After Dodd-Frank: Be afraid, be very afraid

1213599_pillsThe U.S. regulatory response to the global financial crisis has been significant, with sweeping changes in the form of Dodd-Frank that aim to quell fears over systemic risk. So should we feel safer? And are those reforms leading to meaningful changes?

Not so much, according to some. In fact, it looks like they could be making things worse.

In fact the authors of this this new paper say Dodd-Frank and other related reforms by major regulatory authorities could actually do further harm to financial stability. In Misdiagnosis: Incomplete Cures of Financial Regulatory Failures authors James R. Barth, Gerard Caprio Jr., and Ross Levine argue that U.S. reforms have actually intensified moral hazard dramatically increased the problem of Too Big to Fail by sending a signal “that there is still a high likelihood that they will rescue large failing institutions.”

The authors also point out that Dodd-Frank still puts regulatory authorities under the sway of special interests.

“Dodd–Frank and other related reforms by major regulatory authorities may be hurting, not helping, financial stability and the efficiency of capital allocation,” they note.

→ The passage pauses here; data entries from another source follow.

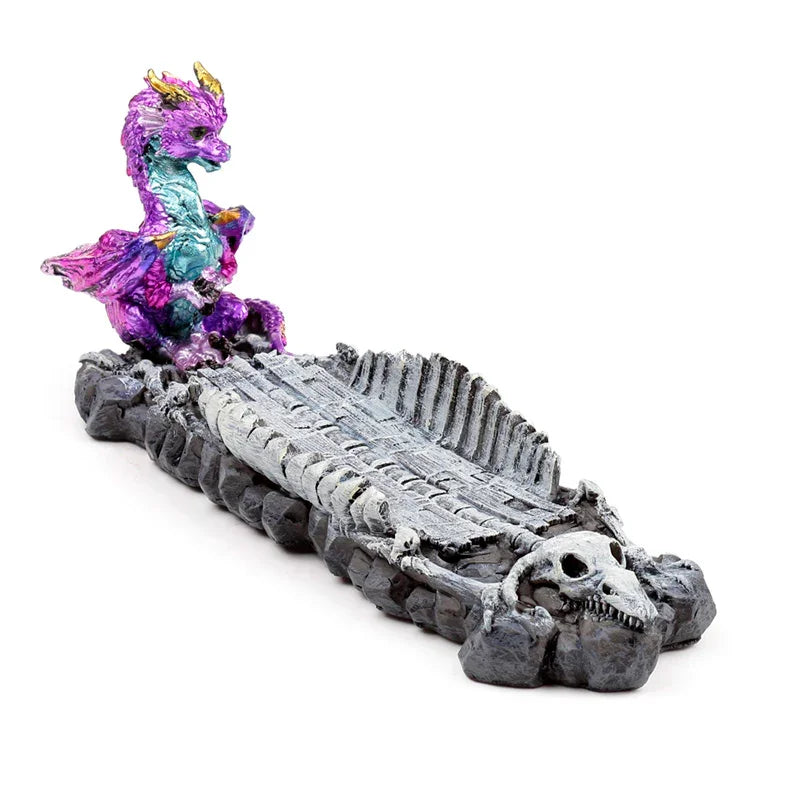 Angled view of a colorful baby dragon incense burner and ashcatcher, featuring a gray dragon skeleton base with a skull at one end.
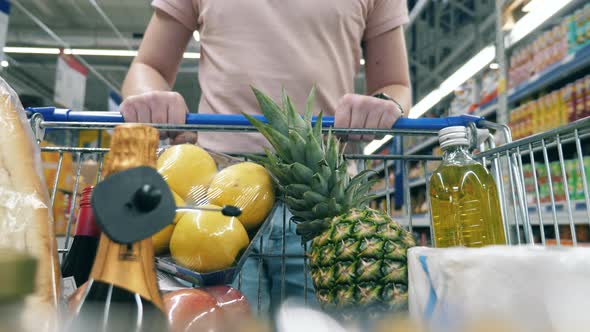 Shopping Cart Filled with Products is Being Pulled By a Man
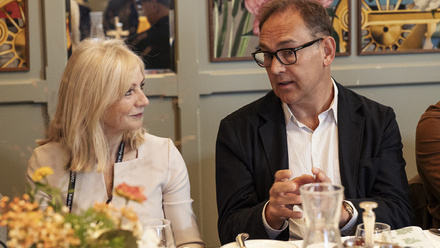 Nigel Warner talks to Tracy Brabin at a table with breakfast items in a bright wood-panelled room.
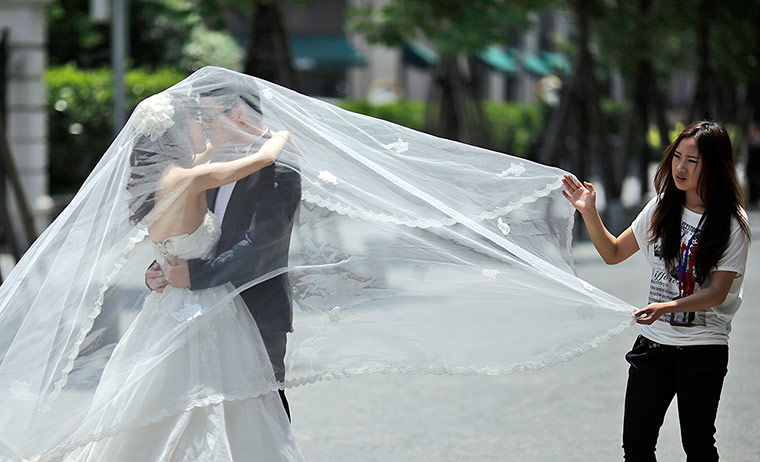 Picture Desk Live: A newly wed couple poses for a wedding photo in China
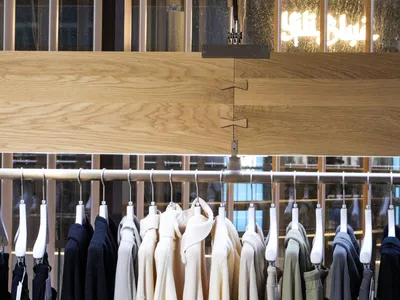 服飾店展示區以木質與金屬元素呈現，吊軌上懸掛各式服裝。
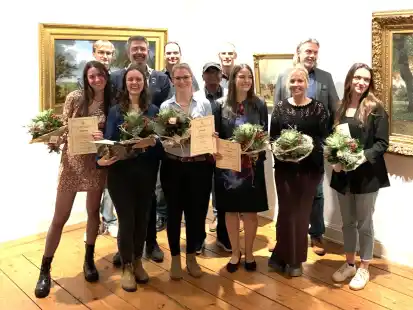 Die Gewinnerinnen und Gewinner des Goldschmiede-Nachwuchswettbewerbes 2023 unter dem Motto &bdquo;nichts Halbes und nichts Ganzes&ldquo; aus den verschiedenen Sieger-Jahrg&auml;ngen im Prinzenpalais, in dem alle Werke ausgestellt worden sind (vorne von links): Lisa Rudelius (1. Lehrjahr/Goldschmiede Wurpts, Bad Zwischenahn), Mareile Saak (1. Lehrjahr/Goldschmiede Speckmann Oldenburg), Sina Herzog (Gesellin/Galerie D'OR Oldenburg), Emily Seyl (4.Lehrjahr/SVN GmbH Nordhorn), Nina Patschke (3. Lehrjahr/Goldschmiede Speckmann Oldenburg) und Antonia Anna Sauff (2. Lehrjahr/Panzerknacker Goldschmiede-L&uuml;beck), im Hintergrund Sponsoren sowie Innungsobermeister Andreas Speckmann (2.v.re.) und der Gesellenpr&uuml;fungsvorsitzende und Lehrlingswart Thomas Kunke (re.).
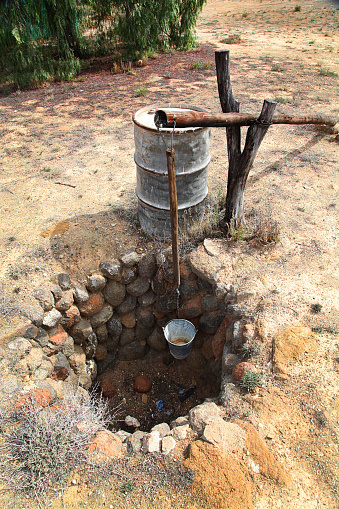 Old traditional way of getting water. Dry well in Africa.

What the reforms do not address, however, is a key factor leading to the crisis say the authors: the failure of regulators to act. As they write:

The perfect storm explanation of the global financial crisis is a perfect excuse for regulators: no one could have anticipated it; thus no one can be blamed. This faulty diagnosis of the crisis—the lack of attention to a central factor, regulatory inaction—paved the way for the response, namely one of an increasingly complex regulatory framework in the United States (Dodd–Frank) and industrial countries more broadly (Basel III). Indeed, one of the curious features of the crisis is that the Federal Reserve, whose regulatory inaction contributed to the crisis, nonetheless was rewarded with a larger role in safeguarding systemic stability; its loss of the consumer protection function seems to have been without any lament. And the Basel approach to bank regulation, which featured reliance either on ratings or risk models, both of which failed in the run-up to the crisis, now features more of the same, with a bit higher capital requirements and a complex liquidity rule.

To make matters worse, the authors also point out that there is little evidence that economies are better protected from these reforms.